→ Questions to answer
[A] Answer these questions about the passage on train trips to and from Peterborough, one answer per line, marked to match:
(i) In which town does the writer say they are based?
(ii) Which trains were running a few minutes late?
(iii) What three things does the passage say can go wrong?
[B] Pick up the passage on train trips to and from Peterborough after its final sentence and keep writing it.

====== Provided passage ======

Well, for several reasons I have had to make a few trips to and from Peterborough recently, and so far I have to say I have been impressed. Most of the trains have run precisely to time (and here in Stamford there is plenty of scope for something to upset them before they get to us), an improvement over recent performance. None of the trains I have needed has so far been cancelled: that should not be remarkable, but it is remarkable because cancellations had become very frequent. A couple of eastbound trains were running a few minutes late, but only a few minutes and my plans were unaffected. Other people may have had different experiences but for me this has been a welcome return to the good standard of service that we used to have a few years ago, better in fact because exact on-time running was always a rarity whereas now it has become the norm.

Things will always go wrong, of course: trains can break down, crew can suddenly be off sick, signals can fail, but so far it has been excellent for me and is encouraging me to want to take a few more trips ....

====== Information supplied ======

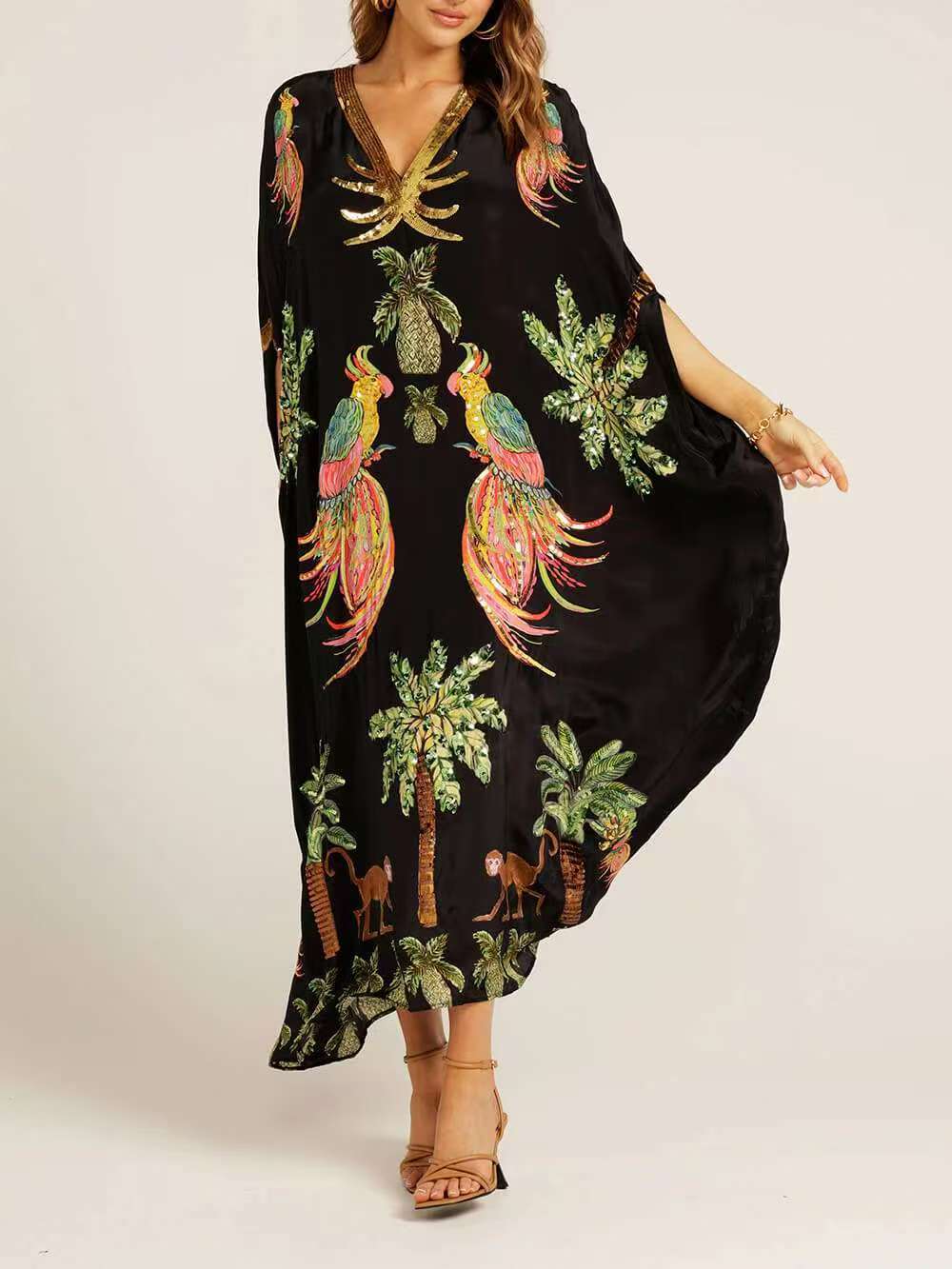 Tropical Bird Print V Neck Kaftan Maxi Dress - black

======

→ Expected results
[A]
(i) Stamford.
(ii) A couple of eastbound trains.
(iii) Trains can break down, crew can suddenly be off sick, and signals can fail.

[B]
One of the boldest little trips I have done lately which required great faith in four trains working together well was when I took one of my granddaughters to Peterborough where her mother was arriving from London to take her on home to London. Also meeting us in Peterborough was another grandchild who lives there and was joining her cousin for a few days, so child 2's parents got her to Peterborough station where child 1's mother met her on the concourse after arriving by LNER from London, while I travelled with child 1 from Stamford to meet them both. Unfortunately this was the train that had a few minutes' delay. It was tight, but worked: child 2 with child 1's mother came to our arrival platform and once the two girls had greeted each other with their classic hugs the four of us made our was to the platform where the girls' train to London was due to depart. It arrived at the platform just as we walked on to it, five minutes before it was due to leave and in plenty of time for me to bid them all farewell and for them to find their seats. I then wandered back to platform 7 for my train home to Stamford, and this one was on time. The whole operation worked flawlessly in spite of the delay my outgoing train.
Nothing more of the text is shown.